_Reading passage_
····················

This band of brothers—Gary shares the stage with his twin Ryan and younger sibling Ross—are more than a decade into their career. Surely they’ve noticed some imitators? “Some of the bands we’ve taken on tour say they grew up listening to us and it’s the greatest feeling,” says Gary. “[They’re] in their late-teens or early-twenties. It makes sense, it’s a generational thing.”

It isn’t just their sound new acts have adopted, but their DIY punk ethos, which can be traced back to their heroes Orange Juice’s Edwyn Collins and Beat Happening’s Calvin Johnson. “There was definitely a period when I felt we were misrepresented,” Gary tells me. “We were considered part of the British guitar band thing at the time. We wanted our ethic and our way of doing things to be represented. If we’re remembered for anything, I hope it’s that.”

Their punk spirit has endured for 13 years, but what is punk in 2015? He notes that “people [will] debate the nuance and meaning of [punk] for evermore,” that “it’s funny that we’re referred to as a DIY band,” he says, “because I see bands who literally do everything themselves. There’s less money in the industry now. You have to be savvy about self-promotion. It’s a necessity for people in 2015. It’s not even really a punk or underground thing. It’s just a reality now, a pragmatic thing.” He’s certainly right. It isn’t only indie bands on Bandcamp flogging free material—most of postmodern art-pop collective PC Music’s discography can be found on Soundcloud.

Talk moves onto sexism and misogyny in the music industry. There’s a “double standard,” he says. All-female bands are held to a different standard “because [for] some people it still seems like an exceptional thing. That was something that we used to talk about a lot.” Gary cites the wave of noughties guitar bands still beholden to that era’s “new rock and roll spirit.”

“I thought it was old-fashioned, [those] ‘sex, drugs and rock’n’roll’ clichés.” It is unbearably macho, isn’t it? “We thought so,” Gary replies. “For a long time,” he adds, “if you spoke about it you’d have to identify as a feminist. I grew up as a feminist, as a riot grrrl or riot boy or whatever, but it seemed that just to be a sensible, non-chauvinistic person you were identified as a feminist. It’s just a case of not being a chauvinist.”

Sexism still prevails unfortunately: The less said about Catfish and the Bottlemen’s infamous merch posters (“signed titties, £1 per melon”), the better. I’m reminded of Duran Duran’s bassist John Taylor’s recent nauseating comments on Later with Jools Holland. After Wolf Alice’s barnstorming performance, Taylor remarked, “What is it with girls and guitars?” Puke.

Gary attributes those attitudes to guys starting bands, hoping that they’ll “get laid, and the band is an outlet for their testosterone. At least, people are calling it out now. Once upon a time, if you called that stuff out, you were seen as being radical. It was very difficult for women to be actively opinionated on chauvinism without being called ‘man-hater’.”

····················

[Saved entries]

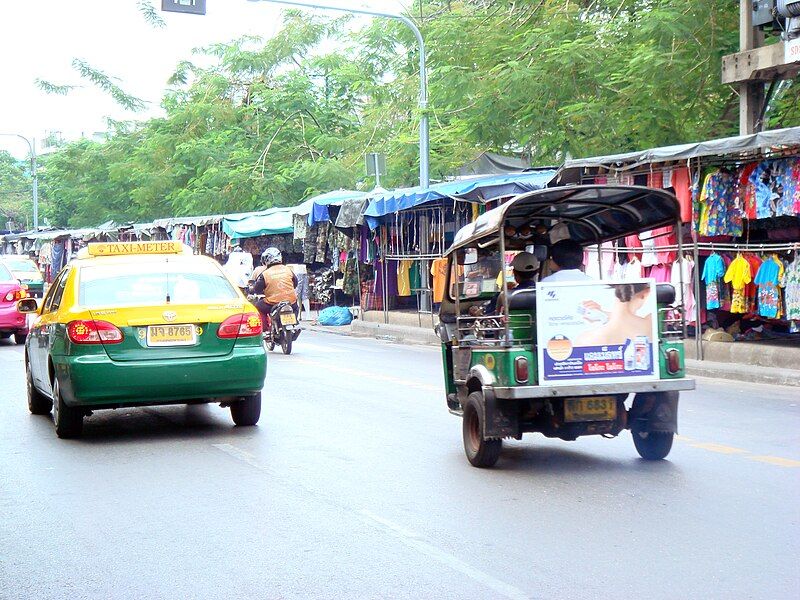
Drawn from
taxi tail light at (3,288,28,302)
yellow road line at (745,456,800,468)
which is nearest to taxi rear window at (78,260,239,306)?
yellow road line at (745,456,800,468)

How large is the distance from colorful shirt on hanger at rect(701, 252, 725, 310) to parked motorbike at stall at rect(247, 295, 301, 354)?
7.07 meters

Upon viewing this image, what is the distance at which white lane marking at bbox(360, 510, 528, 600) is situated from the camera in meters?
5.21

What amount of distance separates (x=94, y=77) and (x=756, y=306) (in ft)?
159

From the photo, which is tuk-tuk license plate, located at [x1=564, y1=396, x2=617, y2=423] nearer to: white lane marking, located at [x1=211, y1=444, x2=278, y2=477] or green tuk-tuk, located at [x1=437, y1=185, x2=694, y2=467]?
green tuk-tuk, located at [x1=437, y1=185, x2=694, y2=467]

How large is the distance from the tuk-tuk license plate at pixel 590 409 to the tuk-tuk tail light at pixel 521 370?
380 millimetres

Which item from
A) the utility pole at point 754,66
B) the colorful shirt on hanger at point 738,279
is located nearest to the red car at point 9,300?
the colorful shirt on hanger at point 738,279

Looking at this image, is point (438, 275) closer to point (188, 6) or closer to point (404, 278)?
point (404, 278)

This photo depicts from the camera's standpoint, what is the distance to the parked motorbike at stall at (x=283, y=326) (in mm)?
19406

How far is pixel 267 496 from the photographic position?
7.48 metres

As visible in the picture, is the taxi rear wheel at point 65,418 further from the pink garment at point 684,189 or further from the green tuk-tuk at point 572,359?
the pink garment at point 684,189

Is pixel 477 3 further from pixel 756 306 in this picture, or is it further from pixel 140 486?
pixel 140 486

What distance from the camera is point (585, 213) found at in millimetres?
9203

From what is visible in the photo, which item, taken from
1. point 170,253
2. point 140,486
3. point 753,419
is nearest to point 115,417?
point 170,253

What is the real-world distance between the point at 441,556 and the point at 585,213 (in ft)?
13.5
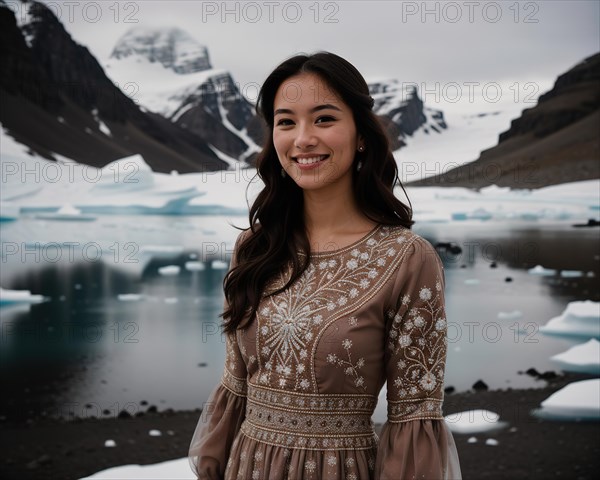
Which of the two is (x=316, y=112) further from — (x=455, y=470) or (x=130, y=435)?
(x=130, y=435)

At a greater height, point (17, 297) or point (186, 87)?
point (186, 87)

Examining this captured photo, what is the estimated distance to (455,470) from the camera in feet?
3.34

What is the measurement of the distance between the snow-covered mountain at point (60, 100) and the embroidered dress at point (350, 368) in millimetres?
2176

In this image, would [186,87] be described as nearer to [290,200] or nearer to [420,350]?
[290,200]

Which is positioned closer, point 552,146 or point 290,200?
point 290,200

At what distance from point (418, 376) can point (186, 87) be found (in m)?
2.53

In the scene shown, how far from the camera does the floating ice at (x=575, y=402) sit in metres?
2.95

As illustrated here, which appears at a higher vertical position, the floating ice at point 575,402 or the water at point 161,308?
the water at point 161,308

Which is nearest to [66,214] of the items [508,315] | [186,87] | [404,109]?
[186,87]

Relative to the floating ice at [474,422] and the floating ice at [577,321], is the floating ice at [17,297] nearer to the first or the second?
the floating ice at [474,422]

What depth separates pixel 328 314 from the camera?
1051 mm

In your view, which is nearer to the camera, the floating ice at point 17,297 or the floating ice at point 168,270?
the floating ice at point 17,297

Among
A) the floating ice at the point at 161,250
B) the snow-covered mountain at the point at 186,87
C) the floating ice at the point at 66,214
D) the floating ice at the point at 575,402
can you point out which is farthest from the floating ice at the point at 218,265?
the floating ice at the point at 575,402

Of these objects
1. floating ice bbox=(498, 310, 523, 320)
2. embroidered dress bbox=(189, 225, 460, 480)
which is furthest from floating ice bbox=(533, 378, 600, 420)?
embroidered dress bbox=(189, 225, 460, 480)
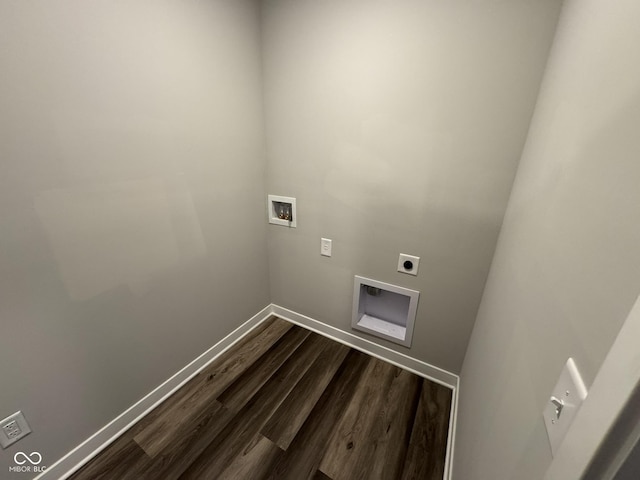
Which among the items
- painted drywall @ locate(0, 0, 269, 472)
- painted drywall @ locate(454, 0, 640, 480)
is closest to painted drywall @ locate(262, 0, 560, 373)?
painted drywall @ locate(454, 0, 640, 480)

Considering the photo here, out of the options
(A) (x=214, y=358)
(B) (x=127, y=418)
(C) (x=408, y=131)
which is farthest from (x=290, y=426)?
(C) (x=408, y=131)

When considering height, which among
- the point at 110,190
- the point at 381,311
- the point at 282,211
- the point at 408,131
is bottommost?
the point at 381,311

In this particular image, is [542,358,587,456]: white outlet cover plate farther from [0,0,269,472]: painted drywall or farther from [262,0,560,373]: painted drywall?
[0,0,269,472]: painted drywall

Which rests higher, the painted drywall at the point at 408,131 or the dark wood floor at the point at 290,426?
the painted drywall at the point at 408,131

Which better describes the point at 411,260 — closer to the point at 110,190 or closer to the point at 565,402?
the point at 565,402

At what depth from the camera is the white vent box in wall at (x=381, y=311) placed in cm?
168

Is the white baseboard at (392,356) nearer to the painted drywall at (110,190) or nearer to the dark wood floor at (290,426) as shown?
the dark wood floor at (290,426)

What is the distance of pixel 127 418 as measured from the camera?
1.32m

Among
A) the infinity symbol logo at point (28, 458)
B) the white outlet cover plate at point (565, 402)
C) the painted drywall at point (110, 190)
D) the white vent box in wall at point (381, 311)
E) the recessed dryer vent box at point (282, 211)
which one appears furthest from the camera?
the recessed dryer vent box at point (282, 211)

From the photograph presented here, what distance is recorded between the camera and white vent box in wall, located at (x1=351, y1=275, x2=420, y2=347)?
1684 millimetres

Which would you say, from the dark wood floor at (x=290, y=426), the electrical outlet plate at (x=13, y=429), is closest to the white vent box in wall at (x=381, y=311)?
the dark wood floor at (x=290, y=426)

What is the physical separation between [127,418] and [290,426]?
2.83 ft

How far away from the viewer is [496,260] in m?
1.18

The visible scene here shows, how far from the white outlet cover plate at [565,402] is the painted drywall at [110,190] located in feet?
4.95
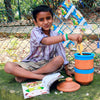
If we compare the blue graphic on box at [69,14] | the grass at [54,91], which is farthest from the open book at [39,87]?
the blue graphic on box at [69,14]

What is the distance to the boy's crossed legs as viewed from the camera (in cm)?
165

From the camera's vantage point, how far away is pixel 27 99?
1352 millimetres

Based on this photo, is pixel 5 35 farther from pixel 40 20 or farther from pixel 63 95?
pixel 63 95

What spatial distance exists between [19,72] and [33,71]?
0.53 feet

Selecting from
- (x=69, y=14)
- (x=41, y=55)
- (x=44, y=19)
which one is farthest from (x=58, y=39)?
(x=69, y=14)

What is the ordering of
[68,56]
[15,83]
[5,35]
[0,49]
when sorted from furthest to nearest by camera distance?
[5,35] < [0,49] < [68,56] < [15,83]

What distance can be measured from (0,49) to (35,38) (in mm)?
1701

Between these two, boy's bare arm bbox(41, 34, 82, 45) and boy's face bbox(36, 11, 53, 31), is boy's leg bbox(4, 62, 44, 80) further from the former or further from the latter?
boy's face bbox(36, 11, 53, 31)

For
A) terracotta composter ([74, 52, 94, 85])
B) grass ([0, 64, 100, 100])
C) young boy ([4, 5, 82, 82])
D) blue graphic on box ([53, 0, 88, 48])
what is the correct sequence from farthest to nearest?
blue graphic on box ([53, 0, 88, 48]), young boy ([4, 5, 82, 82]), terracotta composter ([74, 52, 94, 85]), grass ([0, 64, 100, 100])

····················

_Work task_
According to the interview, which two heroes can the band's DIY punk ethos be traced back to? Please rely only on the interview, not on the material.

_Answer_
Orange Juice's Edwyn Collins and Beat Happening's Calvin Johnson.